After 1 year of treatment, the results of tests performed to evaluate expiratory muscle function improved notably. The CPF improved and MEP reached a normal value. These changes were clinically relevant, since frequency and severity of respiratory tract infections systematically decreased and the use of devices for mechanically cough assist were discontinued in two patients, but did not achieve statistical significance, probably due to the small size of the studied population.

We recognise important limitations of this study: (1) The absence of a control group and the small sample of patients included. However, late-onset TK2 deficiency is an ultra-rare disease and this series represent a high proportion of adult patients treated worldwide. (2) The great variation in follow-up times and the absence of some important data (such as nocturnal transcutaneous capnography before the initiation of non-invasive mechanical ventilation), due to the fact that it is a retrospective study.

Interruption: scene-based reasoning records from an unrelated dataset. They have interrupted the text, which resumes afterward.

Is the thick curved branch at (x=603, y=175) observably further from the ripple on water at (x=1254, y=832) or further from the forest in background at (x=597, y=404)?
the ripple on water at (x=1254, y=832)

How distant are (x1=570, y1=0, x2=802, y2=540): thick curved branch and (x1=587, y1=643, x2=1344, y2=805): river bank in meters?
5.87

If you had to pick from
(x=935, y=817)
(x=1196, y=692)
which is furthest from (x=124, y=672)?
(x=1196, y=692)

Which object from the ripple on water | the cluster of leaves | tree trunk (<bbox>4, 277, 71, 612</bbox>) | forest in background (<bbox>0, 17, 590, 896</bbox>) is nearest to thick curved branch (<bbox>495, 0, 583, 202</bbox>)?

In summary, this study is the first one that specifically focusses on the respiratory impairment in adult patients with mitochondrial myopathy due to a TK2 deficiency. Without treatment, patients exhibit a high risk of early and progressive respiratory insufficiency that becomes the most common cause of death. Furthermore, a severe acute respiratory failure may be the first manifestation of the disease in a subset of patients. Early detection of respiratory involvement requires an active search in the clinics, even in patients with only mild limb weakness, as a preferential diaphragmatic involvement has been suggested. Deoxynucleoside therapy may improve the results of functional tests and diaphragmatic function in the short-term and stabilise the loss of respiratory capacity in the medium-term in patients with a TK2 deficiency. This finding is very relevant since respiratory insufficiency exerts substantial effects on the quality of life and survival, and is the main factor of poor prognosis in patients. Nevertheless, longitudinal studies with a longer follow-up period are needed to confirm the beneficial effects of the deoxynucleoside therapy on the respiratory function and survival of patients with a TK2 deficiency.